Hedge funds (HFs) operate in a complex continually evolving competitive global system. Survival and success factors include having strong controls and an outstanding reputation to attract and retain both investors and the brightest people they can find, who are continually being fed better information from their contacts and by their data models, who can execute their decisions rapidly and without error, and who are able continually to test their ideas and to learn from their own and others’ experiences. They don’t have to get it right all the time, but they do have to survive and outperform their competitors (which include less risky investment alternatives) in bad times as well as in good. HFs are filled with the really bright guys (Masters of the Universe - to quote Tom Wolfe - e.g., the twenty year top performing ex mathematician James Simon of Renaissance Capital, although I think he may have taken a tumble over the last twelve months). These bright guys in use their superior modelling and risk management techniques in a highly leveraged way to make regular exceptional profits for their partners and themselves. Even so, only a few practitioners are believed to have begun to use models that take into account irrational and collective behaviour hence the frequent, recent, and regular whining about ‘once in a hundred year’ events and ‘25 sigma deviations’ (e.g. from a Goldman’s HF) but see recent reports in Nature and New Scientist and work by the Econophysics community.
While many of these guys have a strong maths or physics background, the rest of the market (and its regulators and risk managers) is filled with classical traders (typically chartists and people who sense what’s happening by talking to people and looking at patterns on screens) and people who have, since the eighties, been to business school where they were taught Standard Finance Theory (SFT) and its companion the Efficient Market Hypothesis. SFT comes from a world where computation is expensive and short cut assumptions (such as the use of only the first two moments of a distribution - mean and variance - (which was also assumed to be Gaussian) justified the arguments in favour of the random walk approach to investing, the CAPM, use of alpha and beta, adoption of the brilliant Black-Scholes derivative pricing formula based on the stochastic calculus and so on). These arguments have been rattling on for years (and it’s the conventional SFT approach that seems to have been adopted by regulators and risk managers) although there is lots of evidence to suggest that chartists make their money from adopting the opposite viewpoint - which seemingly is related to the market impact of traders themselves. It seems reasonable to suggest that, in the future, leading HFs can gain additional benefit from a smarter approach to modelling that begins to incorporate more of the micro (types of trader/institutional, their states and probable behaviours under various market conditions and its evolution) as well as the existing macro level of modelling.

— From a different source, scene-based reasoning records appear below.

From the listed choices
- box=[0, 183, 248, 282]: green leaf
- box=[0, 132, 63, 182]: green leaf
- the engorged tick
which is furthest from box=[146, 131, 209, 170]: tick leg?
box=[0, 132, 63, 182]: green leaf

Following some spectacular disasters in the eighties (and complaints about Japanese banks getting unfair advantages by excessive balance sheet growth for the capital employed), regulators came up with Basel I (and then Basel II) which imposed controls on banks’ risk-adjusted capital ratios but without accompanying it with proper investigation of how they were implemented (hence the drive by most banks to use off-balance sheet vehicles etc. to get round them and grow their earnings). Until recently nobody paid much attention to what happens at a system level when everyone is corralled into adopting the same mechanism - another unintended consequence of standardised regulation is seen in the raging arguments over the implementation of the ‘mark to market’ regime. One of the biggest issues in the current crisis has been a largely non-systemic approach to modelling and measuring risk i.e looking at an individual institution’s portfolio of instruments, their past correlations, risk parameters etc. as if it could, in a crisis, act in isolation when regulation has, of course, created systemic correlations which come into play as soon as systemic risk begins to arise. A smart HF (Paulson’s?) might have anticipated these probable behaviours and taken advantage of them at an early stage.
This lack of insight into complex system behaviour and its opportunities (and threats) may possibly be put down to the prevalence of a quantitative mind set derived from the relatively predictable world of mathematics and physics, which may be fine while the complex financial system is in one of its relatively stable states. When that is no longer the case (Taleb events?), rather more powerful mental models coming from biology (e.g. evolutionary behaviour) and from non-linear complex adaptive systems e.g. climate etc. may be needed; indeed one biological concept - punctuated equilibrium - could fit the current credit crunch very well - the post crunch world will be quite likely to have rather different dynamics (see references to the experiments of Doyne Farmer etc. in The Origins of Wealth).
Some points for today are therefore that survival and success in a complex evolving environment such as the global finance system require the continual development, deployment and effective use of models that reflect more features of reality than those used by competitors. Even though this may not be a guarantee of survival and success, it at least would be an indicator to investors and others of a greater chance of long-term survival. Some aspects of such models require both top-down (macro) and bottom up (micro) modelling. This is one of Simudyne’s key strengths and, when combined with powerful visualisation for better insights and powerful number crunching for ever closer approaches to real-time sensing and response, may be the ultimate differentiator of the HF of the future.